In 2015 while I was raising $10,000 USD for a Kickstarter to create my debut album as a Singer-songwriter, a friend of mine asked if I could cover ”Tongue” by R.E.M. It was a reward for one of the higher pledging tiers. I gladly covered the song, never really wondering what it was about, thinking that the title “Tongue” sounded abit sketch, but eh, I was not about to turn away an opportunity to make some much needed moolah for my precious debut album.
As I went on a trip down memory lane today on my YouTube channel, I found myself checking out the cover I did of this song in 2015; I was impressed with my guitar arrangement of it and my singing which was done in a suitable register for my voice… I had forgotten how I had come up with the guitar arrangement, it made me nostalgic for days of being immersed in my guitar (these days I’ve been spending more time on the piano).
Anyways, in the end, watching this cover I made of “Tongue” got me curious about the meaning behind the song.
I looked up the lyrics:
Call my name, here I come.
90 to nothing, watch me run.
You call.
I am ashamed to say.
Ugly girls know their fate.
Anybody can get laid.
You want a room with a fire escape.
I wanna tell you how much I hate this.
Don’t leave that stuff all over me.
It pains me.
Please just leave it.
I should toss that vanity license plate.
Toss that make-up painted face.
Box those poems, chocolate cake.
Scratch that name on the record player.
Please just leave me be.
Don’t lay that stuff all over me.
It crawls all over. All over me.
Call my name, here I come.
Your last ditch lay, will I never learn?
Caramel turn on a dusty apology.
It crawls all over me.
You turn all over.
It pains me.
Please just leave it.
To me, it sounds like someone is fed up with her partner. They are having more than just your garden variety relationship problems. Their problems range from disagreements over where to live, ”You want a room with a fire escape/I wanna tell you how much I hate this,” disagreements over space, “Please just leave me be,” communication problems, ”Caramel turn on a dusty apology/it crawls all over me” and finally, to what seems like a pattern of manipulation or abusive power and control dynamics, ”Call my name, here I come/ Your last ditch lay, will I never learn?”
Then I looked up various interpretations of the song lyrics online and the most consistent interpretation is that it is being sung from the perspective of a girl with low-self esteem who can’t leave an abusive relationship. She obviously doesn’t feel valued in the relationship, and it appears she is being used and she feels bad about it, “I am ashamed to say… /it crawls all over me/you turn all over/it pains me/please just leave it”
Sometimes we sing, read, see the things we are experiencing without even knowing it. Maybe you are drawn to a book, a song or a person, but you don’t really know why.
The external object to which you are drawn is merely answering a question that you have inside of you, a question that you may not even be aware of as yet.
As you can see from my ring finger in the video, I’m (at the point of the video’s recording) still married and stuck in an abusive relationship; at that time I was not aware there were dynamics of control and abuse in my relationship, and that I was on the receiving end of it. However, subconsciously I resonated with the song lyrics without knowing why exactly.

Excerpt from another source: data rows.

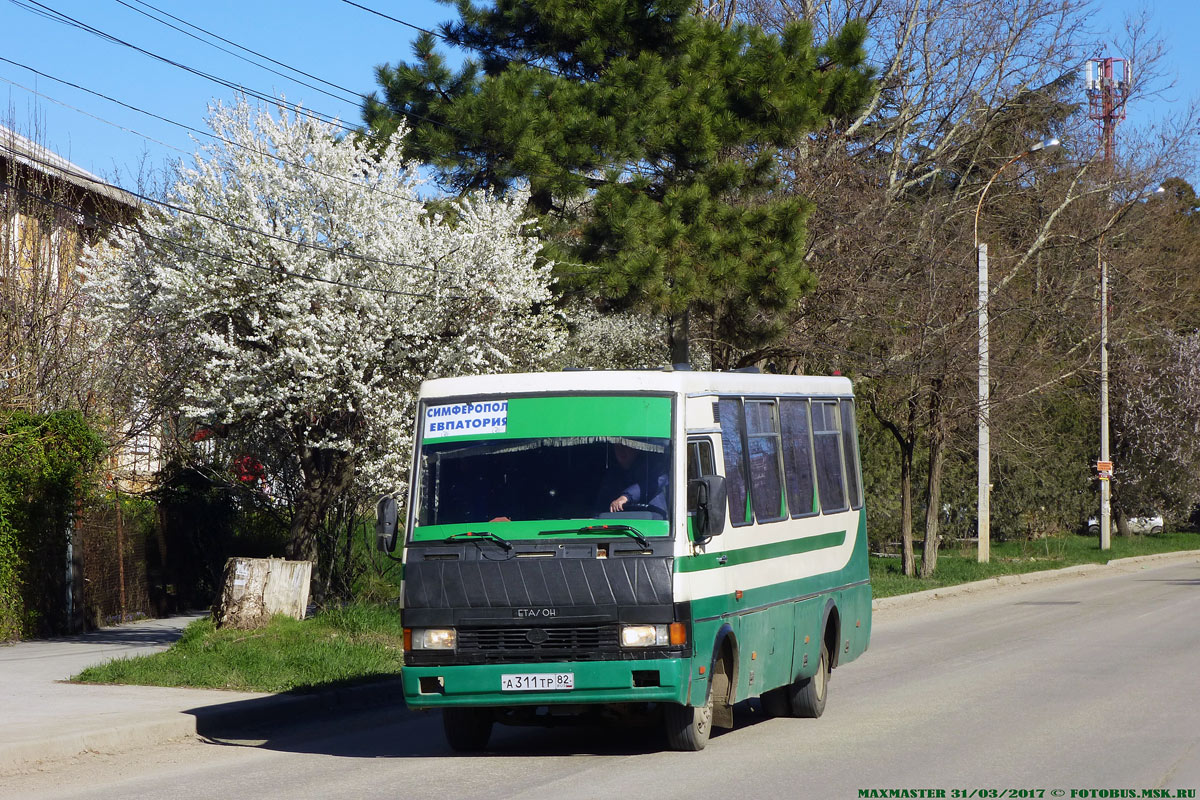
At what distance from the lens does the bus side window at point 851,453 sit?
540 inches

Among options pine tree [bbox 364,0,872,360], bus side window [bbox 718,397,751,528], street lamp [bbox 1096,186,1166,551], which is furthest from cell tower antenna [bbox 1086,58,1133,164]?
bus side window [bbox 718,397,751,528]

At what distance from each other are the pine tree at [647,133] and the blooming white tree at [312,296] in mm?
1757

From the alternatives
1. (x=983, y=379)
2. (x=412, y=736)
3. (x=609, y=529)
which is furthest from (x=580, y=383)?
(x=983, y=379)

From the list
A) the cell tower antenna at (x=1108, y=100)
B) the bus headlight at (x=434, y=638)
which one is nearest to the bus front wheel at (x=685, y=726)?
the bus headlight at (x=434, y=638)

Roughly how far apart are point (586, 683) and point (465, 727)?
1.33m

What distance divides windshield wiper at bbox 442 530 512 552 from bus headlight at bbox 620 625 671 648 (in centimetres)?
95

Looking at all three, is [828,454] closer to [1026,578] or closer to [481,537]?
[481,537]

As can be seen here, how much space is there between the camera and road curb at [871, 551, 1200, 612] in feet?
80.1

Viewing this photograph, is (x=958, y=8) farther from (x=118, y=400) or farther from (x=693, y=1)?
(x=118, y=400)

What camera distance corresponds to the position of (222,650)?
14477mm

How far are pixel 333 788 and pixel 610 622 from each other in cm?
201

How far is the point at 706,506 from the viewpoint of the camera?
31.5 feet

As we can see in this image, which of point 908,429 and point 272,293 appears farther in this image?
point 908,429

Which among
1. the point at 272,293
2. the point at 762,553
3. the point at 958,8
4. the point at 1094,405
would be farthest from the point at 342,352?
the point at 1094,405
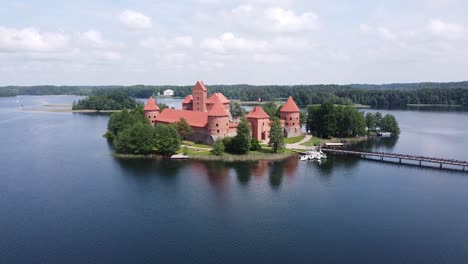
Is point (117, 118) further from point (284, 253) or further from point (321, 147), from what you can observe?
point (284, 253)

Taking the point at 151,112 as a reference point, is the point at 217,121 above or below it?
below

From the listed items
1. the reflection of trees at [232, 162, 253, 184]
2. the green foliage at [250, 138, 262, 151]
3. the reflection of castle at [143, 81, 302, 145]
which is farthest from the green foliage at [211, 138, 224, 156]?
the reflection of castle at [143, 81, 302, 145]

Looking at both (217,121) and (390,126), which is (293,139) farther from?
(390,126)

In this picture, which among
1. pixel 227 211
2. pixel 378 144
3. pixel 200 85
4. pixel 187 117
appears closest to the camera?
pixel 227 211

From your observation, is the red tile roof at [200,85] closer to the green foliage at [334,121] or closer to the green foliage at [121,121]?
the green foliage at [121,121]

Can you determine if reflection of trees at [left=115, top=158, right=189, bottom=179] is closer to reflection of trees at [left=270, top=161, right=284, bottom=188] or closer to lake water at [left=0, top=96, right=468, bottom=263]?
lake water at [left=0, top=96, right=468, bottom=263]

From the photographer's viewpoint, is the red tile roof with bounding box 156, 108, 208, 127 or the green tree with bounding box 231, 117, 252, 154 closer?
the green tree with bounding box 231, 117, 252, 154

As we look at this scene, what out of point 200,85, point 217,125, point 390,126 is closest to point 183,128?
point 217,125
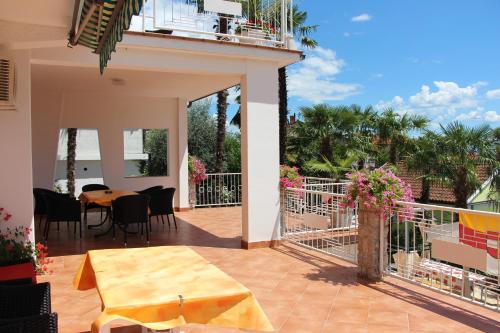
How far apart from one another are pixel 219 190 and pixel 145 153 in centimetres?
243

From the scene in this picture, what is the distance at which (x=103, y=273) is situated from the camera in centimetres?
273

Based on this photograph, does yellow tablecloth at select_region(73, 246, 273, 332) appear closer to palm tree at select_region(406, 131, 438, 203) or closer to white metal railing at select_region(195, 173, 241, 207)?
white metal railing at select_region(195, 173, 241, 207)

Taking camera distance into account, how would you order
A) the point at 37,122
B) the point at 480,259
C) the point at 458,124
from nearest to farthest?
the point at 480,259 → the point at 37,122 → the point at 458,124

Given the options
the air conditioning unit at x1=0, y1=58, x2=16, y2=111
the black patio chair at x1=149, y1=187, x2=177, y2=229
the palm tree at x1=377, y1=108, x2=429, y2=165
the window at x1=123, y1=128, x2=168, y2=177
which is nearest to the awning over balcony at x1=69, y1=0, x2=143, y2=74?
the air conditioning unit at x1=0, y1=58, x2=16, y2=111

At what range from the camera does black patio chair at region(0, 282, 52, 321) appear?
2.58 m

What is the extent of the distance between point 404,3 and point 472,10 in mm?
3729

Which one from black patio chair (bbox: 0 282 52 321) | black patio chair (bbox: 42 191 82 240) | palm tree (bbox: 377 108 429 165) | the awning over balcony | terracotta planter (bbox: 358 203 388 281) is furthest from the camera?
palm tree (bbox: 377 108 429 165)

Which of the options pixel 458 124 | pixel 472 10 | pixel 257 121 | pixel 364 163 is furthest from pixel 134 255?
pixel 472 10

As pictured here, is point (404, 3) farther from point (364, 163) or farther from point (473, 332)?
point (473, 332)

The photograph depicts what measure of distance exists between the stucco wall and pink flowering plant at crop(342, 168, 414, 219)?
7.04m

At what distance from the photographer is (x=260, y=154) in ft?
23.4

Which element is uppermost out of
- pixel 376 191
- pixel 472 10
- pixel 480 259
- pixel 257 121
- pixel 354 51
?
pixel 354 51

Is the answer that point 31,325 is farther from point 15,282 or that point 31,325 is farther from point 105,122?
point 105,122

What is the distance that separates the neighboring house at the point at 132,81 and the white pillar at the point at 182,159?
0.09 ft
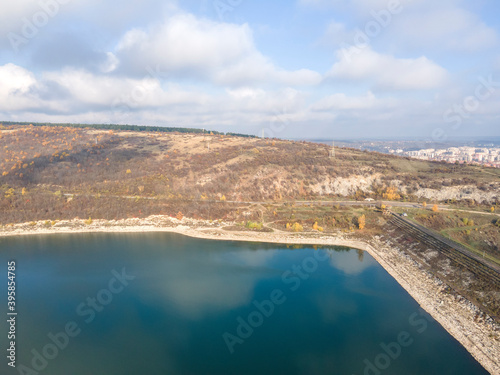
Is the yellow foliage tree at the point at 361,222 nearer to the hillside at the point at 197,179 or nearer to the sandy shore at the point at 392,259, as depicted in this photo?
the sandy shore at the point at 392,259

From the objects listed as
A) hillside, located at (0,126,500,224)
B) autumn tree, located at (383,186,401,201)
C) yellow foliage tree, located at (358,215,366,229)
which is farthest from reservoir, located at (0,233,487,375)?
autumn tree, located at (383,186,401,201)

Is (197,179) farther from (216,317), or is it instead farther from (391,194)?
(216,317)

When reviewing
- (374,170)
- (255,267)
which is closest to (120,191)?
(255,267)

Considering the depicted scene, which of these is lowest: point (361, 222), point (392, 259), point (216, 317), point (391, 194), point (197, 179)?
point (216, 317)

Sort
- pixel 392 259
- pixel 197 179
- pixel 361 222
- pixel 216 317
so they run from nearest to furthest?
pixel 216 317, pixel 392 259, pixel 361 222, pixel 197 179

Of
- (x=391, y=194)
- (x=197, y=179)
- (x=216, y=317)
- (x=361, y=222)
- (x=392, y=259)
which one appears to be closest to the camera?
(x=216, y=317)

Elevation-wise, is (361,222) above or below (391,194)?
below

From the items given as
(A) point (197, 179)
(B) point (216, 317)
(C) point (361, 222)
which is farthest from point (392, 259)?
(A) point (197, 179)
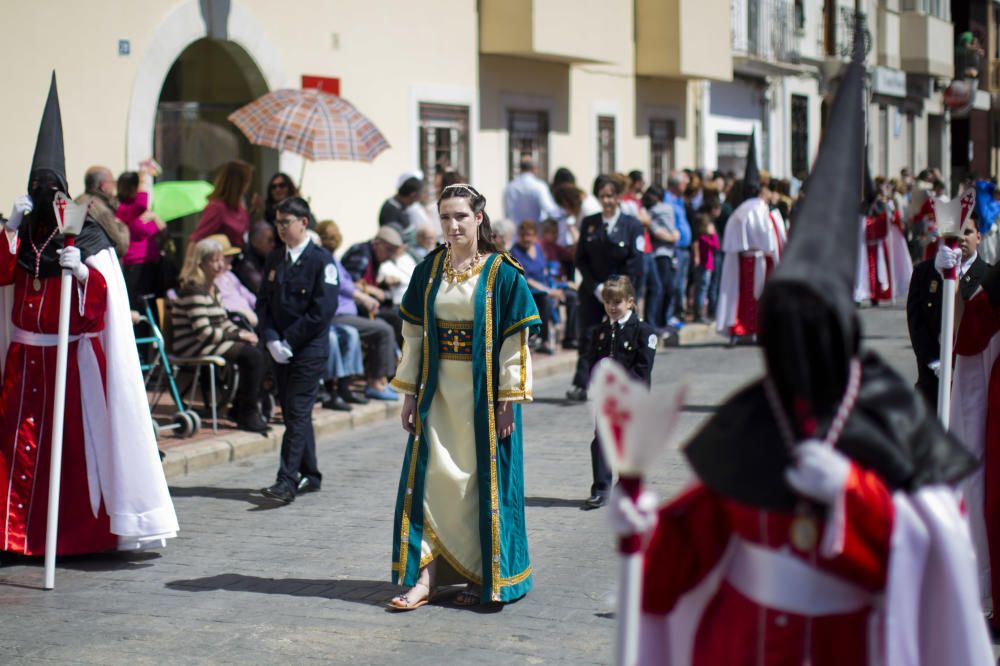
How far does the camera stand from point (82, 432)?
816cm

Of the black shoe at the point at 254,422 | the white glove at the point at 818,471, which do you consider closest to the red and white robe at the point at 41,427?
the black shoe at the point at 254,422

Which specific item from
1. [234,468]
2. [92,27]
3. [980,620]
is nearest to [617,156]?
[92,27]

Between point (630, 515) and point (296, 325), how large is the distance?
6.23 m

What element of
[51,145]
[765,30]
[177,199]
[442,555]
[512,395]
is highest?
[765,30]

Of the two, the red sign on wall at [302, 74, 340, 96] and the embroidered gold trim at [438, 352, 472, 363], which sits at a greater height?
the red sign on wall at [302, 74, 340, 96]

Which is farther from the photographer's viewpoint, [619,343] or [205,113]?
[205,113]

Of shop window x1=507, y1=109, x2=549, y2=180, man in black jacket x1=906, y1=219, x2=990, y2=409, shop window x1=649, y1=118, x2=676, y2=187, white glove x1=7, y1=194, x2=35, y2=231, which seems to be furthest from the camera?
shop window x1=649, y1=118, x2=676, y2=187

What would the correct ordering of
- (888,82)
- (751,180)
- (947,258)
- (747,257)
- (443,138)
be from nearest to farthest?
(947,258), (747,257), (751,180), (443,138), (888,82)

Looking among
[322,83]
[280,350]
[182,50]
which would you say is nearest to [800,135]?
[322,83]

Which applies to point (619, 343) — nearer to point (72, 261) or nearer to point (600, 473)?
point (600, 473)

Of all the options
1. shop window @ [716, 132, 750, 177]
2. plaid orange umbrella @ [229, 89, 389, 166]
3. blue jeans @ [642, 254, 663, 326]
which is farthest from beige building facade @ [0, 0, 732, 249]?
blue jeans @ [642, 254, 663, 326]

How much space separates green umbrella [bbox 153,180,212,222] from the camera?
13.5 meters

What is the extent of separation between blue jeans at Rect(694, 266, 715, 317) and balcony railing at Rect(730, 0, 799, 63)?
10.8 meters

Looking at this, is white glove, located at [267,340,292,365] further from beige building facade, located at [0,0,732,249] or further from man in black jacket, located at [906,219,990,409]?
beige building facade, located at [0,0,732,249]
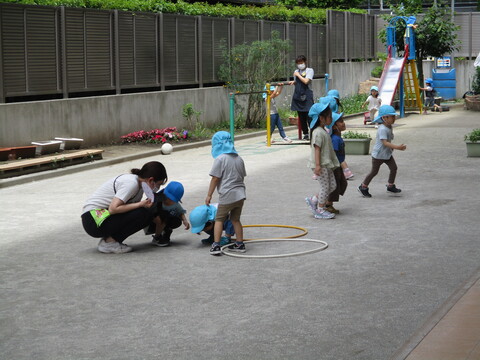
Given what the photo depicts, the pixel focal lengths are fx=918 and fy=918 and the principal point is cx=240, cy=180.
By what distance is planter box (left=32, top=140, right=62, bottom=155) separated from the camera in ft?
59.0

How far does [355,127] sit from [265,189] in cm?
1284

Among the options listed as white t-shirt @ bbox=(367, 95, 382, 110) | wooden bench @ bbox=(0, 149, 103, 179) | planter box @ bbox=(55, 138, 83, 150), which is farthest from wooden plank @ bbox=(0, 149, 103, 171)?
white t-shirt @ bbox=(367, 95, 382, 110)

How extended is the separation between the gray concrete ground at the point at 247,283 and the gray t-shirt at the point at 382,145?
58 cm

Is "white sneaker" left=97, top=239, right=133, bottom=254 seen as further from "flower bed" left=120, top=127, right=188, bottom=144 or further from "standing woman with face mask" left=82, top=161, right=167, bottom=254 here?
"flower bed" left=120, top=127, right=188, bottom=144

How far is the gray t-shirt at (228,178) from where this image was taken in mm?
9391

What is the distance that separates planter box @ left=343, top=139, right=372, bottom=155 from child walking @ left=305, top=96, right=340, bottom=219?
6.93 metres

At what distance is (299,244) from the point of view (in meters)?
9.94

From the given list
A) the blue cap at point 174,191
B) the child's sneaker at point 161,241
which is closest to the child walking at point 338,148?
the child's sneaker at point 161,241

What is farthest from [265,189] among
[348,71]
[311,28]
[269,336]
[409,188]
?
[348,71]

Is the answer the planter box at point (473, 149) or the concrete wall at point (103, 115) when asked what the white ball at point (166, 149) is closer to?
the concrete wall at point (103, 115)

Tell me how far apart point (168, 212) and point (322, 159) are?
8.59 ft

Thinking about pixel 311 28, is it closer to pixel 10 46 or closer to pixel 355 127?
pixel 355 127

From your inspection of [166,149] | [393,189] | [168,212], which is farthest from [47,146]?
[168,212]

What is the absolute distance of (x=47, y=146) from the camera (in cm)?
1819
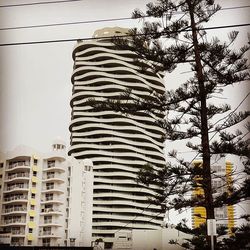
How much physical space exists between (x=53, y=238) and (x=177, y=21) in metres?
29.3

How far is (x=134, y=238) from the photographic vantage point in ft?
115

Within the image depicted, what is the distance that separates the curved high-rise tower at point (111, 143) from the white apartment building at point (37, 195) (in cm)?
717

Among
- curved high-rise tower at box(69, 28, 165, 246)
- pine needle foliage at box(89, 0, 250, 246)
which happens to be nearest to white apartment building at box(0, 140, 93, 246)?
curved high-rise tower at box(69, 28, 165, 246)

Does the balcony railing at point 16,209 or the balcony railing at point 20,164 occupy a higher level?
the balcony railing at point 20,164

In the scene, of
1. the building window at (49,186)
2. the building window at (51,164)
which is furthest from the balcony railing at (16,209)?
the building window at (51,164)

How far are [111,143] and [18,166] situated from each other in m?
13.5

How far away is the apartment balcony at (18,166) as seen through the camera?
3086 cm

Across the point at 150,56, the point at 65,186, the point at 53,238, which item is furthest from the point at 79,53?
the point at 150,56

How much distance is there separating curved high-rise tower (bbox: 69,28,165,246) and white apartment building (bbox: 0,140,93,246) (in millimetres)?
7174

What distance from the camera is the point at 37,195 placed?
105 ft

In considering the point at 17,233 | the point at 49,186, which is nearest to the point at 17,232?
the point at 17,233

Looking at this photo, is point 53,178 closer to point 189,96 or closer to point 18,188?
point 18,188

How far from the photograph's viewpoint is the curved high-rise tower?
131 ft

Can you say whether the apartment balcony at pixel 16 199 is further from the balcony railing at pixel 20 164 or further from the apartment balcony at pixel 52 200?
the balcony railing at pixel 20 164
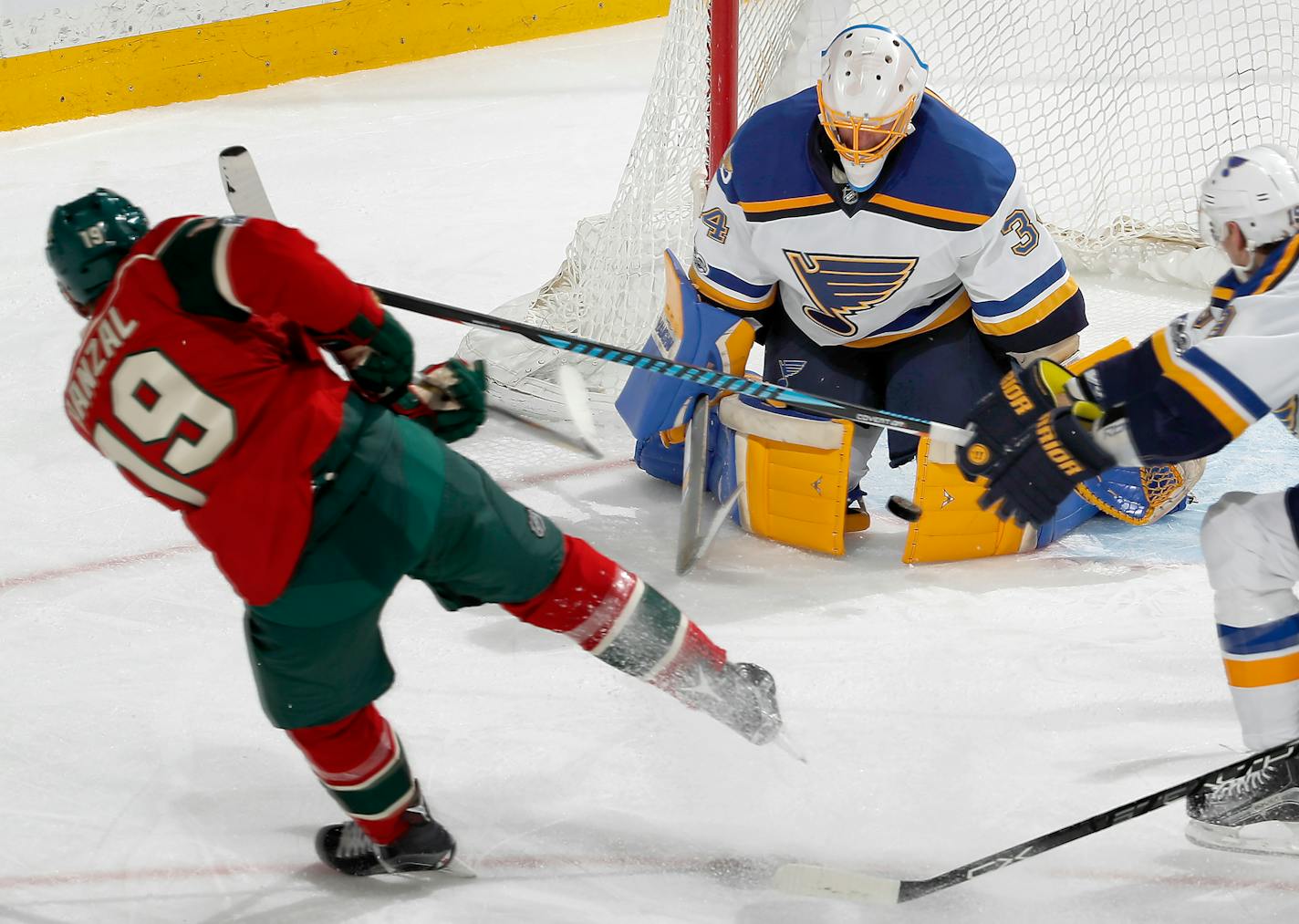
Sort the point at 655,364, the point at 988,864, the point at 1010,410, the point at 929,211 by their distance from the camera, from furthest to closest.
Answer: the point at 929,211 < the point at 655,364 < the point at 1010,410 < the point at 988,864

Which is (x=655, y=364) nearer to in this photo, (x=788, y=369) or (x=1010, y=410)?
(x=1010, y=410)

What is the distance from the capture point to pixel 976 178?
8.45ft

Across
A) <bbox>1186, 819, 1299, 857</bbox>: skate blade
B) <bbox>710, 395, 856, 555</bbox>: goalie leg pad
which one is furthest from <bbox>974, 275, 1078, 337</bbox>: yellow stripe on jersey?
<bbox>1186, 819, 1299, 857</bbox>: skate blade

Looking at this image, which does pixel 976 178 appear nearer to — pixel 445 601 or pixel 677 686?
pixel 677 686

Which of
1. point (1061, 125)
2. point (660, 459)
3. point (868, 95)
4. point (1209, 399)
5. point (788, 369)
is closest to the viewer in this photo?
point (1209, 399)

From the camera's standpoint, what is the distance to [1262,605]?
71.2 inches

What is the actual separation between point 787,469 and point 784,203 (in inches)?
20.4

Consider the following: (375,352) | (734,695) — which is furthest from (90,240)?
(734,695)

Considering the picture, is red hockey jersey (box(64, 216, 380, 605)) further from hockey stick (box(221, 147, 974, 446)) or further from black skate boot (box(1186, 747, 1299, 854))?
black skate boot (box(1186, 747, 1299, 854))

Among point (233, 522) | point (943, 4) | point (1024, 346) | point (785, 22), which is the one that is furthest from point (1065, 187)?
point (233, 522)

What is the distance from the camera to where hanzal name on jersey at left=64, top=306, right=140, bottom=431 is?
1.55 metres

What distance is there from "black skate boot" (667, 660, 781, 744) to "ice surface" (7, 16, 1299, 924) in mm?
119

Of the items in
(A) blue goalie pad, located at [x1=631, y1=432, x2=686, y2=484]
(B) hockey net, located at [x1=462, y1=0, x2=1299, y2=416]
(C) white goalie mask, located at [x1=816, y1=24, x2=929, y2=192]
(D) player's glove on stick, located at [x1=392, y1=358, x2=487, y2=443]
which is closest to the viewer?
(D) player's glove on stick, located at [x1=392, y1=358, x2=487, y2=443]

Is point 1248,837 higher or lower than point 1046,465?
lower
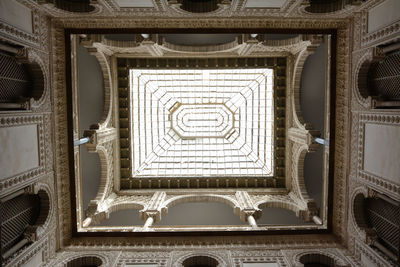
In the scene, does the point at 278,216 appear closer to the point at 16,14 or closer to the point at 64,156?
the point at 64,156

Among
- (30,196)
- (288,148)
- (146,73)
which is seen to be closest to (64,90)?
(30,196)

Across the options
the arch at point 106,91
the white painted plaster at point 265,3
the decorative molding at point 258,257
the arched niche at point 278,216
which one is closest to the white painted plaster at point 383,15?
the white painted plaster at point 265,3

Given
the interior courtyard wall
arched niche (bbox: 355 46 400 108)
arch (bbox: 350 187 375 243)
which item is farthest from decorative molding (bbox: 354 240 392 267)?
arched niche (bbox: 355 46 400 108)

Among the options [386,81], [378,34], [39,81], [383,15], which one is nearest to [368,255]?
[386,81]

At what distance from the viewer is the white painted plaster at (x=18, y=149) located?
7.98 meters

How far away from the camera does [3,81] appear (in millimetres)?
8578

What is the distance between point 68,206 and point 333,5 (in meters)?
11.5

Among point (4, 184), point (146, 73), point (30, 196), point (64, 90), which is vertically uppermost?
point (146, 73)

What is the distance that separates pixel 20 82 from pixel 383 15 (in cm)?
1077

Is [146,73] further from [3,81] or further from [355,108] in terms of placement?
[355,108]

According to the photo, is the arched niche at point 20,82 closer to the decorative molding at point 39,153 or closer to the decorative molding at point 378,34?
the decorative molding at point 39,153

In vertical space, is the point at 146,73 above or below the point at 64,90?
above

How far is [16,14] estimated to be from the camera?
27.3 ft

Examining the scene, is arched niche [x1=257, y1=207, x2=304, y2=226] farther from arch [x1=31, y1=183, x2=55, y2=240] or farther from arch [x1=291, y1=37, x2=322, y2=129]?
arch [x1=31, y1=183, x2=55, y2=240]
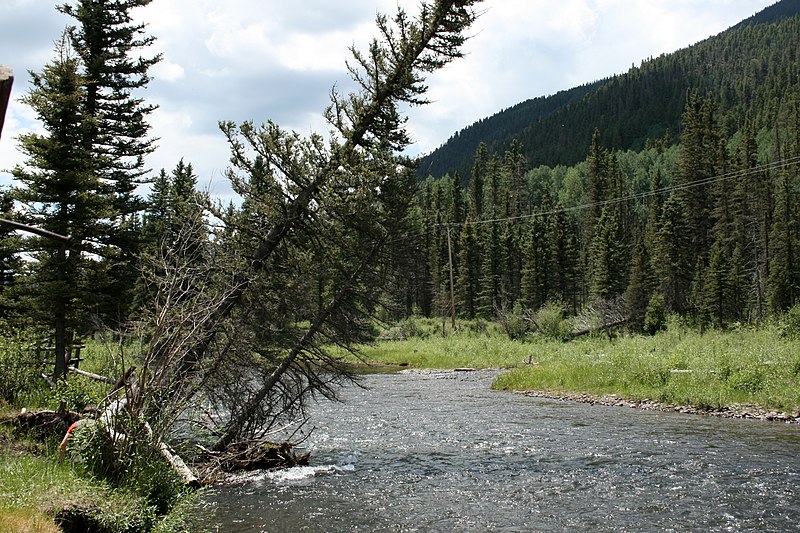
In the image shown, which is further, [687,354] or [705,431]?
[687,354]

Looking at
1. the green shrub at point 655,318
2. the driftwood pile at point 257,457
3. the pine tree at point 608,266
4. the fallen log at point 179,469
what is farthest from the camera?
the pine tree at point 608,266

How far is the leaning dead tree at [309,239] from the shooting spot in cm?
1466

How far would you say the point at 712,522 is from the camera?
9.57 m

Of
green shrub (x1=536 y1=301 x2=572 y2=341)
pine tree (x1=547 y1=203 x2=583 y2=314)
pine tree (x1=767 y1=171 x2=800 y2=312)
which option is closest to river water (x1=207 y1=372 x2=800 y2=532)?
green shrub (x1=536 y1=301 x2=572 y2=341)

As a lover of lyrics and song meanings, it’s surprising I never bothered to really think about what the song meant – but somehow I interpreted and arranged this acoustic cover intuitively and captured the pain and conflicted feelings embedded in the song albeit with some degree of dispassion and aloofness.
Here’s the original, which looks and sounds quite different:
It’s interesting how we often do not see the forest for the trees, but our subconscious (or our authentic self) never stops trying to communicate to us anyways.
The next time you are drawn to or repelled by something, maybe you can ask yourself why. Really spend time thinking about it instead of accepting the obvious and immediate rationales you arrive at.
If you allow yourself to be curious about why you are drawn to, bored by, or repelled by something, maybe the answers you discover will surprise even yourself!